Post by adam.wilko »

So I did a bit of tinkering, just emulating things in software with Unity, as I don't have the requisite knowledge to put a board together.

First, I have a position with a single small acceleration value being added to it per frame, it very quickly accelerates out of control, similar to the video above, but I made it drift even faster.

Then, for the hell of it, I tried iterating the sensor error 5 times and just using the average, reasoning that additional samples would make a parabolic distribution and that would smooth things out, and sure it helped a little but not enough. I had to add at least 20 iterations before seeing decent stability, and even then, it depends entirely on the errors being properly random, which is probably not the case with real sensors.

Next, going back to assuming that the default state of the head is stationary, instead of taking the average of all simulated sensor errors, I took only the one that has the least acceleration / most deceleration - in other words the one with the lowest dot product vs the current velocity. With just 3 sensors it is pretty good, but with 5 it immediately becomes very solid and stable. With error amounts amplified to the extent that the single sensor version exceeds the limits of Unity's coordinate space in just a few seconds, the 5 sensor version has zero drift.

The downsides: After I add some velocity manually with the arrow keys, it takes quite a while (maybe 10 seconds) but the errors do eventually accumulate, only now they accumulate to stop the motion entirely instead of driving it faster. This also means that under real acceleration you would only move as fast as the slowest sensor.
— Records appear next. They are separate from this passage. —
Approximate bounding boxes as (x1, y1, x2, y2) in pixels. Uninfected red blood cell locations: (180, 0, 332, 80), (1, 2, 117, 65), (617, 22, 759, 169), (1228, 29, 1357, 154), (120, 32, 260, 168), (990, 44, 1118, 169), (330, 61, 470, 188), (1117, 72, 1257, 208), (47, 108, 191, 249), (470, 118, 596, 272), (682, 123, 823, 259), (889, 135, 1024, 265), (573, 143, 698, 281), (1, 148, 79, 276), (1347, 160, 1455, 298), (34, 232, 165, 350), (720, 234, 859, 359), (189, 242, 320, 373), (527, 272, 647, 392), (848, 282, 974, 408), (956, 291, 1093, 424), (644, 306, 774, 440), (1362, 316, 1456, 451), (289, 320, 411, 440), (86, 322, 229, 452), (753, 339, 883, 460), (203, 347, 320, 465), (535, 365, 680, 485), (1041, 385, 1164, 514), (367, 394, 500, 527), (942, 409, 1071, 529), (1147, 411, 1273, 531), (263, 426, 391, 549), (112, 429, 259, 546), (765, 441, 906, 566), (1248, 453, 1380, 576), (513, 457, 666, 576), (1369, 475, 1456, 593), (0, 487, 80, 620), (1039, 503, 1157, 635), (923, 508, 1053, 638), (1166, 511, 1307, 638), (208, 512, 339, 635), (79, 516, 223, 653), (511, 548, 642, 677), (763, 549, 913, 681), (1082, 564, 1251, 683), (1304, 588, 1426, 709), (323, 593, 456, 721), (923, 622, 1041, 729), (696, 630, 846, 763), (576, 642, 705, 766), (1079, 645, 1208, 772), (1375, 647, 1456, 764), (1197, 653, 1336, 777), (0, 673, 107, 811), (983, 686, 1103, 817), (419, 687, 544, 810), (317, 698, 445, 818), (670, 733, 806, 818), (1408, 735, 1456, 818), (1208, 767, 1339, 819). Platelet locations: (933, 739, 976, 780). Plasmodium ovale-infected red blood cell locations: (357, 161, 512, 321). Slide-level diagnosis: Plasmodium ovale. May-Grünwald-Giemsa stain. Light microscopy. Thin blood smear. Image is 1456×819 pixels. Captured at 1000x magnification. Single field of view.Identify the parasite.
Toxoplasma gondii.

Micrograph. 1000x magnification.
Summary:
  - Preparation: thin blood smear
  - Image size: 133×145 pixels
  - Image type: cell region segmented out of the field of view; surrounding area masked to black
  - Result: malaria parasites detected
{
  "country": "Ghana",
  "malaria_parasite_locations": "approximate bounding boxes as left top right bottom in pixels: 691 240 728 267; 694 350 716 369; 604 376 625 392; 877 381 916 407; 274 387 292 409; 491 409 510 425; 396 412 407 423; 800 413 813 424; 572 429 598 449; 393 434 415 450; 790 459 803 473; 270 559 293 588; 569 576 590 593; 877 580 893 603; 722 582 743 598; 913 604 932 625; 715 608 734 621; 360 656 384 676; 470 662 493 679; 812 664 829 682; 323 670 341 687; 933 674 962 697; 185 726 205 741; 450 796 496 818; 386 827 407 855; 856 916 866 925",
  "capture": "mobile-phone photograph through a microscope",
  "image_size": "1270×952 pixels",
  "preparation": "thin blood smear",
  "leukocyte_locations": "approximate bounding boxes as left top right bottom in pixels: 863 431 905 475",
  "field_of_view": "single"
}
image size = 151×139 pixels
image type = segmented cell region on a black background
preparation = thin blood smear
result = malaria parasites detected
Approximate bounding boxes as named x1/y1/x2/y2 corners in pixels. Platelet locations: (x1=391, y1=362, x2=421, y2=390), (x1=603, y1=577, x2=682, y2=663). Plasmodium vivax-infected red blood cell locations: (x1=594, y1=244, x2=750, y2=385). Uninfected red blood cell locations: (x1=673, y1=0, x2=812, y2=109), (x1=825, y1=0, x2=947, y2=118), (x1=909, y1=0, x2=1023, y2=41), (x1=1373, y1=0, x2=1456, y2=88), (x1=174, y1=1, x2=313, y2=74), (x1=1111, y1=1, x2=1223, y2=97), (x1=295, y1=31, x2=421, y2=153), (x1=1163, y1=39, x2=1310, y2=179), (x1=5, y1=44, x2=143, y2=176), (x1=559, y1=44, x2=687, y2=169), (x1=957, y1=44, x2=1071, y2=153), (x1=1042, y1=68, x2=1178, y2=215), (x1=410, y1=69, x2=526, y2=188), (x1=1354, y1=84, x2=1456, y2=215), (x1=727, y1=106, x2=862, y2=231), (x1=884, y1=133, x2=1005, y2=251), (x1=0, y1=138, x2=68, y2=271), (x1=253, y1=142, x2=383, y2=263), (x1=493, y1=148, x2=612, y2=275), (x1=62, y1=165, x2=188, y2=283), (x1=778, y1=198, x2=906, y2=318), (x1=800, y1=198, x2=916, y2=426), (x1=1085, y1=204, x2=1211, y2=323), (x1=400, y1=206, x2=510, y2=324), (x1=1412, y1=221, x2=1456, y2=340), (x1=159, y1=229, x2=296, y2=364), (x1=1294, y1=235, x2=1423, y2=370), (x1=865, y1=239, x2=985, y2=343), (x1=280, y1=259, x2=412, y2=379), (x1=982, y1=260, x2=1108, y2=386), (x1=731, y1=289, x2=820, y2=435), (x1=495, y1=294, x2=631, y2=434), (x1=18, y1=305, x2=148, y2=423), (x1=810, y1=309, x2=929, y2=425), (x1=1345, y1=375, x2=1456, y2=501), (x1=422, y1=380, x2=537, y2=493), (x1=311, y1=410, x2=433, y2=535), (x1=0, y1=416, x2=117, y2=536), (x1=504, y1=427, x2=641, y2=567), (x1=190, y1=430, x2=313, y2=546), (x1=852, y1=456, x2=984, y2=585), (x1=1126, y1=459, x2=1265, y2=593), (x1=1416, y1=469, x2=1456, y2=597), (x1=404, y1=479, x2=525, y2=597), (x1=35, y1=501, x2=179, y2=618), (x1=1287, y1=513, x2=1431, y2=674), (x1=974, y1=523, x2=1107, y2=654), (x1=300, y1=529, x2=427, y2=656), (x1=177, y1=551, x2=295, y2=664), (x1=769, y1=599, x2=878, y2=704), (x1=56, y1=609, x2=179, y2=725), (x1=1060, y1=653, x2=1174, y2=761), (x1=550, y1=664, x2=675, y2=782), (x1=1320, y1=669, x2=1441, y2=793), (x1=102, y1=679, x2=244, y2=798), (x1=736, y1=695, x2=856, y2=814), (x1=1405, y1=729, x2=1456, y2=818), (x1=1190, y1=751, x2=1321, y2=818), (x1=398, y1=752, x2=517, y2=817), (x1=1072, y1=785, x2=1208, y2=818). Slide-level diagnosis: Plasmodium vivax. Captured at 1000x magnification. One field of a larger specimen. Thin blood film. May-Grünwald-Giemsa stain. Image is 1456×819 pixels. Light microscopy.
This is before you even start having the sensors compare notes to detect and counter the errors, or using gyro and rotation to cross check positions with a bit of trig, let alone applying some simple machine learning to the whole thing.

So, yeah. Without physically building something I cannot be sure. Maybe the sensors will all error in the same direction at the same time because of some common internal mechanism? Maybe physically mounting the sensors at different angles would be enough to counter that?

In any case, just taking a larger sample size and erring on the side of deceleration is extremely effective, at least in the simulated case where the input error is random. It is so effective that it is pointless for me to try more advanced solutions to further correct drift, because there isn't any drift with 5 sensors.

I suspect that sensor error will have physical causes behind them and not be random, and also guess the zero point might get a little offset, so it might report the same or similar vector many times in a row. If that is the case, and the sensors are all differently angled it should be very easy to spot the miscalibration and continually re-zero each sensor at 1000Hz by storing the current known errors and using them as offsets on the next set of inputs.